President Ma looked largely to Taiwan’s old political rival China for trade, transit and investment deals that could propel the island economy. The two sides have signed 18 accords, boosting two-way trade to $100 billion in the first 10 months of 2012. The government expected 2012 economic growth to come in at less than 2 percent, slower than original forecasts. Officials point to a weak global economy, which in turn cools demand for Taiwanese exports such as machinery and consumer electronics.

On January 13, 2013 tens of thousands of people marched in Taipei in an unusually large rally against the island’s president. Organizers placed the protest head count at 150,000, though outside estimates put the figure closer to 50,000. By early 2013 a poll by local television network TVBS found the president’s approval rating just 13 percent, the lowest since he took office.

The "Sunflower Movement" was an expression of the insecurities and misgivings prevailing at the grassroots level of Taiwanese society about the speed and breadth with which the Ma administration fast-tracked cross-strait relations. The fuse that set off this movement was the Ma government when it tried to ram the Cross-Strait Service and Trade Agreement on trade in services through the legislature, in violation of the negotiation mechanism between the ruling and the opposition parties.

The students' seizure of the legislative chamber followed the KMT's unilateral passage of a services trade agreement signed with China in Shanghai in 2013. Passage of the pact came during a first reading without bipartisan deliberation on March 17. The protest was the biggest student-led protest in Taiwan's history. It was also the first time that the legislature has been taken over by protesters. Despite official accusations of violence and irrationality levelled at the activists, a public majority rallied behind the movement, with between 350,000 and 500,000 people participating in a March 30 rally in Taipei.

The protests were among the island's most divisive since Ma came to power six years earlier, promising to build closer economic ties between China and Taiwan, former antagonists in the decades-old Chinese civil war. According to Ma's government, the pact, which focuses on services, is an essential step to further liberalize cross-Strait trade and will provide select businesses with wider access to China's market. The protesters said that the negotiations lacked transparency and that the deal may enable China to exert more influence over Taiwan's economy and politics. Some opponents also feared that growing Chinese clout in self-ruled Taiwan may undermine the island's democratic system.

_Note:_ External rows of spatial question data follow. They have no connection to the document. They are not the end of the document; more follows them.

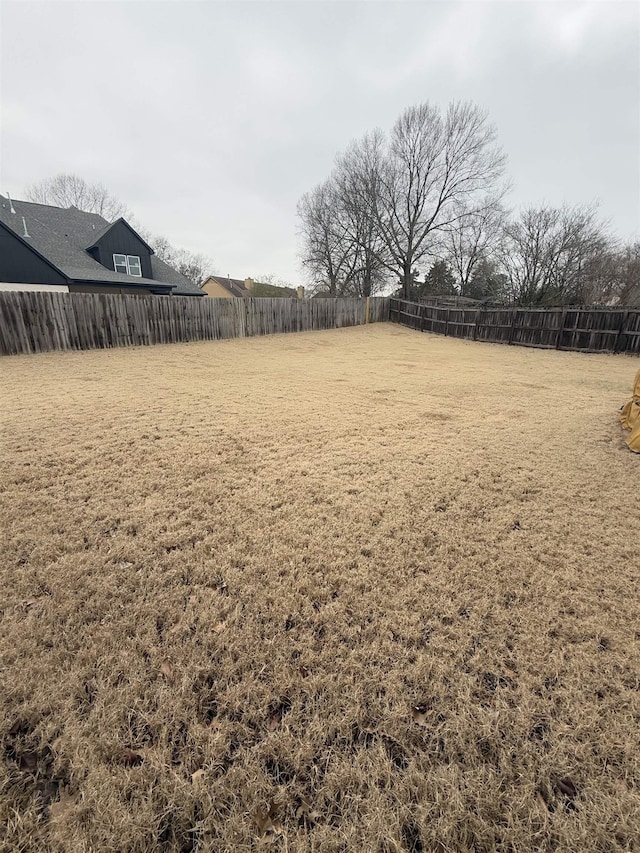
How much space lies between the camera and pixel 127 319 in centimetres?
994

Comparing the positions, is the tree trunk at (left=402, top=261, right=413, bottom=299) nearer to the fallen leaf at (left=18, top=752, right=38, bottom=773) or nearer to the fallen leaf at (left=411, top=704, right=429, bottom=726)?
the fallen leaf at (left=411, top=704, right=429, bottom=726)

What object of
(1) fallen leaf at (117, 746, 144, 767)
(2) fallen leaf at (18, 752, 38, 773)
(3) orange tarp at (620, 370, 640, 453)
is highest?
(3) orange tarp at (620, 370, 640, 453)

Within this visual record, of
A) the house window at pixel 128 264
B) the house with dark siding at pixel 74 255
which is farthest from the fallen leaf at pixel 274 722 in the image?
the house window at pixel 128 264

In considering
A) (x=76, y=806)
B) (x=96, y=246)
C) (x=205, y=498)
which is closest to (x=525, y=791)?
(x=76, y=806)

Ma's approval ratings at home had sunk, hovering in the teens and low 20s for much of 2013. Only halfway through his second term, there were concerns both for Ma and China's leadership that the political tide in Taiwan could be shifting away from Taipei's ruling Nationalist Party. Taiwan holds legislative elections on 29 NOvember 2014, and what Ma hoped to accomplish through the historic talks with China was the appearance of a breakthrough in relations. The political risk was that if the Ma Ying-jeou administration handled it well, it may well boost his popularity and help to achieve better results in the important parliamentary and local elections, and if he failed, and if he mishandled these meetings and so on, this may become a point of criticism picked up by the opposition and adversely affect the electoral fortunes of his Kuomintang.

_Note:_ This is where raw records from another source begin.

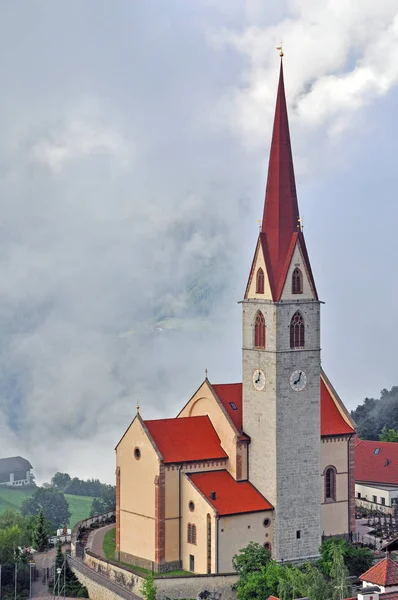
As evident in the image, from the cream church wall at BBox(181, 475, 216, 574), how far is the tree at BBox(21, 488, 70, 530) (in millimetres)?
53313

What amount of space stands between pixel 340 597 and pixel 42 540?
96.7ft

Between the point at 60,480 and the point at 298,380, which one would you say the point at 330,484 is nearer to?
the point at 298,380

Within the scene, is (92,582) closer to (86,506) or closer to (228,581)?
(228,581)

Ma was expected to step down in early 2016 after serving two consecutive terms, and given the political situation in 2014, it was quite likely that the Democratic Progressive party, the opposition party, would win the presidential race. Should the outcome of the local elections improve the DPP’s chances to make a comeback as the ruling party in 2016, Beijing will most likely step up pressure on Taipei. Voters supporting the Kuomintang-driven blue camp and the DPP-driven green camp remained largely unchanged through a decade of elections.